Before we analyse anything we collapse near-identical discussions, so a popular post that got re-shared ten times doesn't show up as ten separate problems (SemDeDup, Abbas et al., 2023). Then we cluster the conversations into themes and split each theme into specific, concrete problems. "Can't confirm a part is compatible before buying" is a pain point. "Hardware issues" isn't.

Every problem we keep is backed by real quotes from the discussions, and here's the part we care about most: we check that each quote you see actually appears in the post it's attributed to, so nothing gets paraphrased into something the person never said. Tying claims back to checkable source text is a known way to stop AI summaries from drifting (Gao et al., 2023). Finally each problem gets scored for severity and buying signal, and How scoring works covers what those numbers mean and how far to trust them.

There's one more pass we're glad made the cut: a check that the problems actually reflect the whole audience in the discussion, not just its loudest corner. Competitive players venting tend to drown out quieter groups (spectators, collectors, event organizers) even when the community clearly talks about them too. So after the first read we compare the problems we found against who's really posting, and if a genuine part of the audience got crowded out, we go back and pull their problems as well. We only keep that second pass when it fills the gap without dropping anything that was already there.

What to keep in mind

This is a self-selected sample. We only see the people who chose to post. The quieter majority, and anyone who just solves the problem without writing about it, isn't in here, so think of prevalence as "how much it gets talked about," not "how many people have it."
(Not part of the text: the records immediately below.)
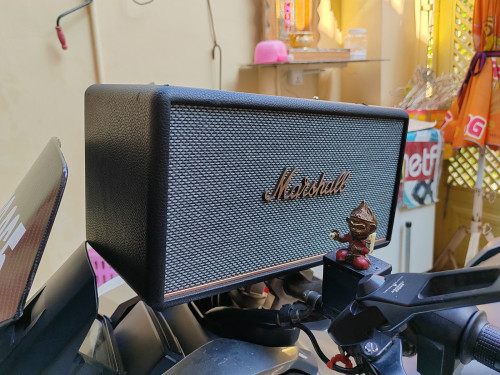 #Marshall  🔊 STANMORE 3 🔊 ( 92% ). 🔊 🔊 ប្រើភ្លើងអត់ប្រើថ្មទេ។ 🔊 🔊  275$  🔊.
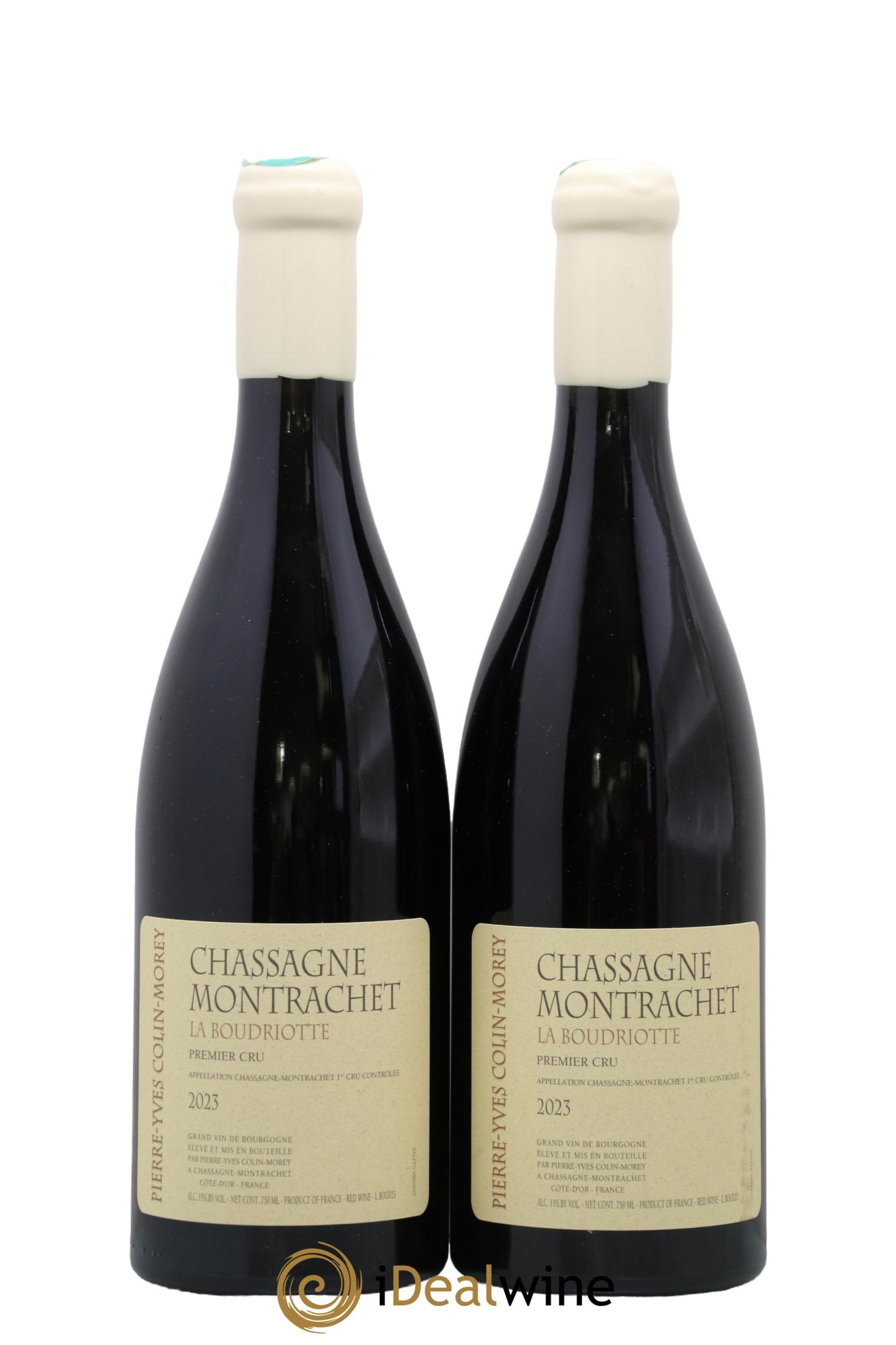 Chassagne-Montrachet 1er Cru Boudriotte Pierre-Yves Colin Morey 2023 - Lot de 2 bouteilles - 0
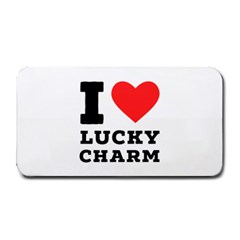 I Love Lucky Charm Medium Bar Mat by ilovewhateva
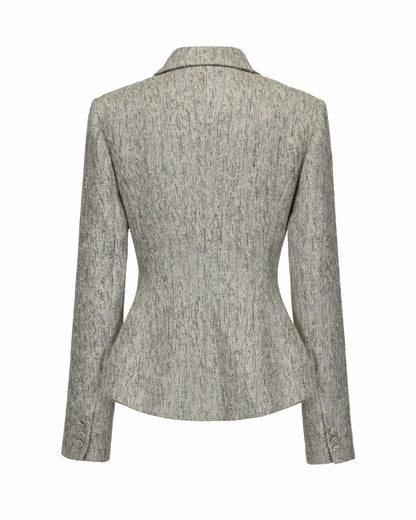 Nana Jacqueline Vanessa Blazer: Gray Blazer for Workwear Gray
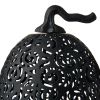 Way To Celebrate Metal Pumpkin Tea Light Holder Black, 11 inch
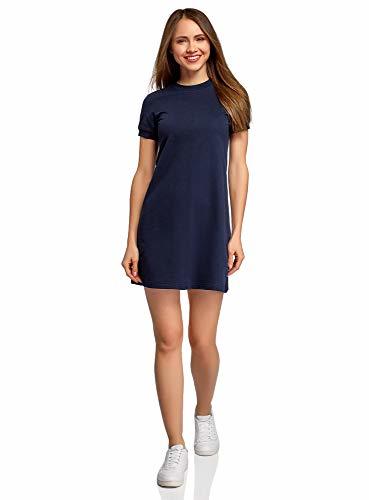 Producto oodji Ultra Mujer Vestido Holgado de Punto, Azul, ES 38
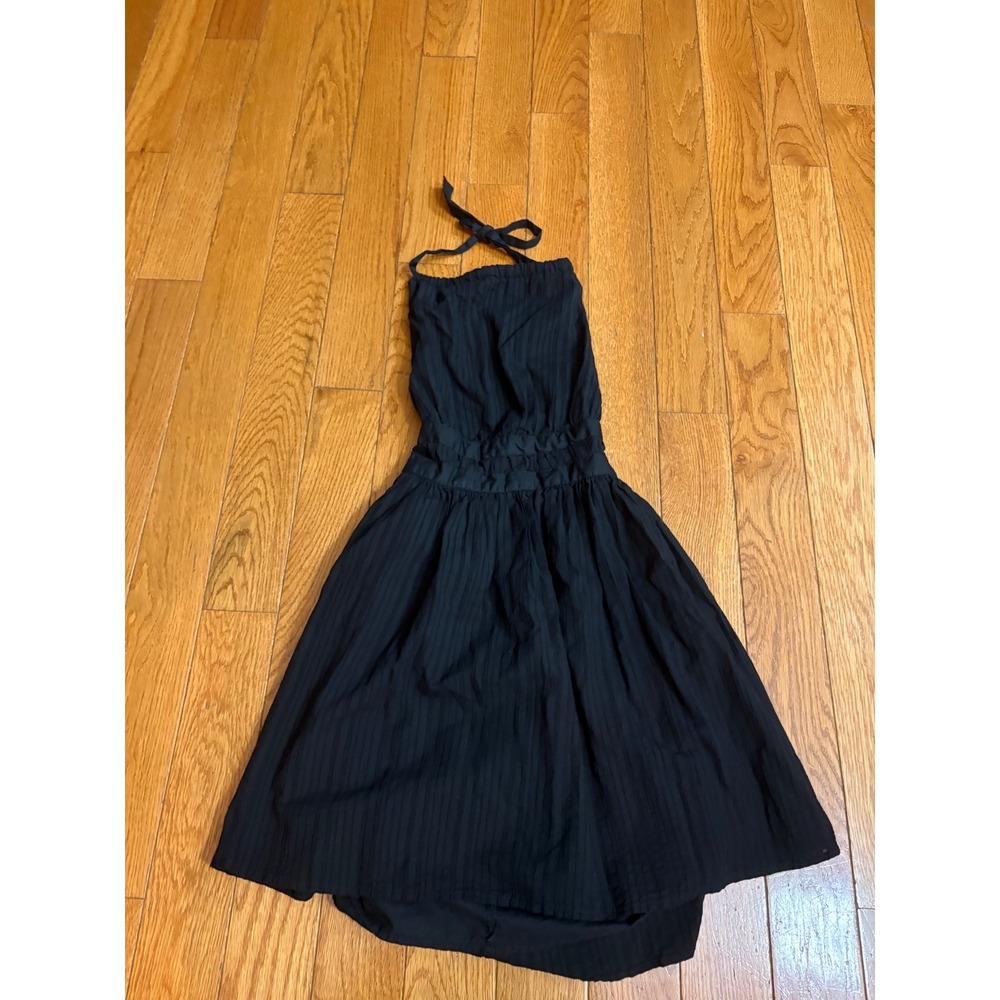 Wild Fable Black Halter Neck Smocked Waist Open Back Mini Dress Small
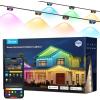 imageGovee Permanent Outdoor Lights 2 100ft RGBIC Outdoor Lights with 72 LED Lights IP67 Waterproof 100 Scene Modes with 40lm White for Outdoor Decorations Works with Alexa Google Assistant WhiteBlack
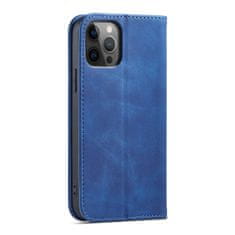 OEM Magnet Fancy Case elegantní knížkové pouzdro na iPhone 12 Pro MAX 6.7" Blue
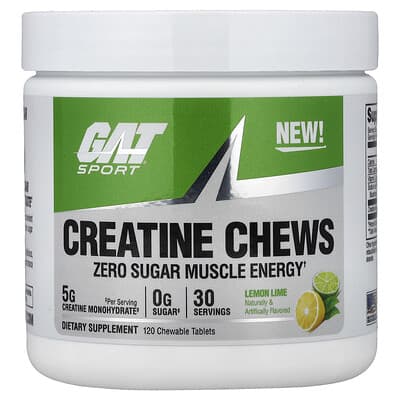 Sport, Creatine Chews, Lemon Lime, 120 Chewable Tablets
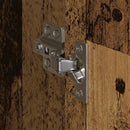 Warderobe med dør Gammelt træ 50 x 50 x 200 cm Konstrueret træ
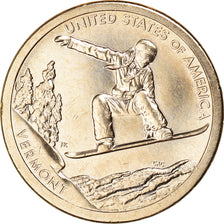 Coin, United States, Dollar, 2022, Philadelphia, American Innovation - Vermont
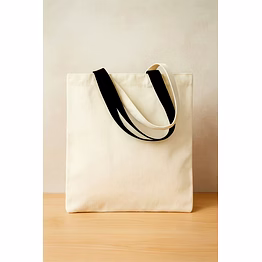 white canvas shopping bag reusable cotton canvas tote bag for wholesale bulk export supply
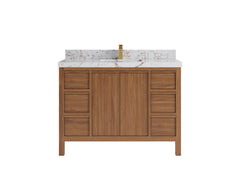 Elizabeth Teak Wood 48 in. W x 22 in. D Single Sink Bathroom Vanity - photo 22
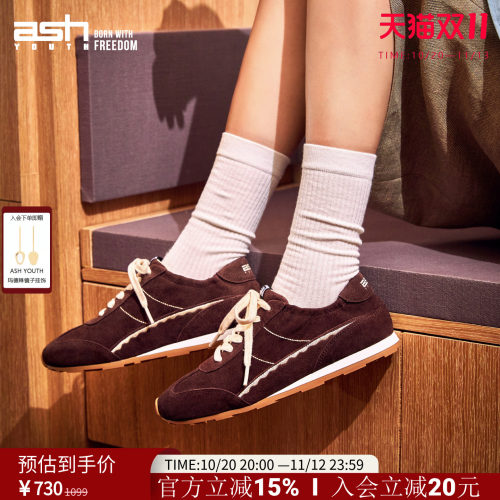 ASHYOUTH复古百搭德训鞋女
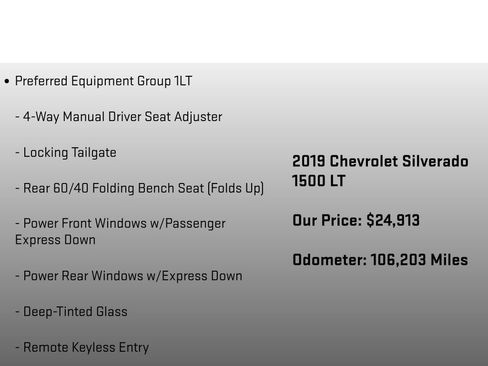 Used 2019 Chevrolet Silverado 1500 LT w/ All-Star Edition AWD/4WD image 6
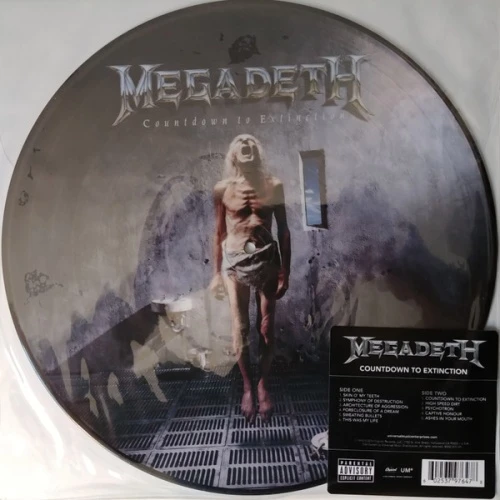 Megadeth - Countdown To Extinction - LP Picture Disc Vinyl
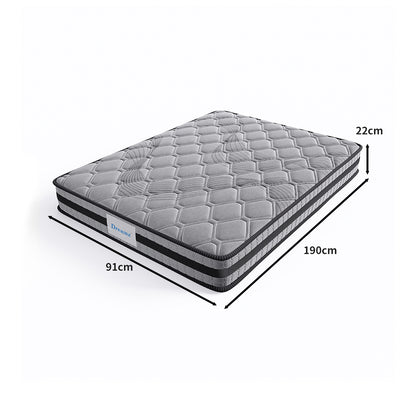 Spring Mattress Bed Pocket Egg Single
It also skews recent. Active, current discussion is easier to surface than old threads, so a long-standing problem can be under-counted unless people are still bringing it up. And loud isn't the same as severe. Strong frustration doesn't automatically mean a problem blocks real work, which is exactly why the severity score is built to separate the two (Nielsen on severity ratings).

Sources

Abbas et al. (2023), SemDeDup: Data-efficient learning at web-scale through semantic deduplication
Gao et al. (2023), Enabling Large Language Models to Generate Text with Citations
Jakob Nielsen, Severity Ratings for Usability Problems (Nielsen Norman Group)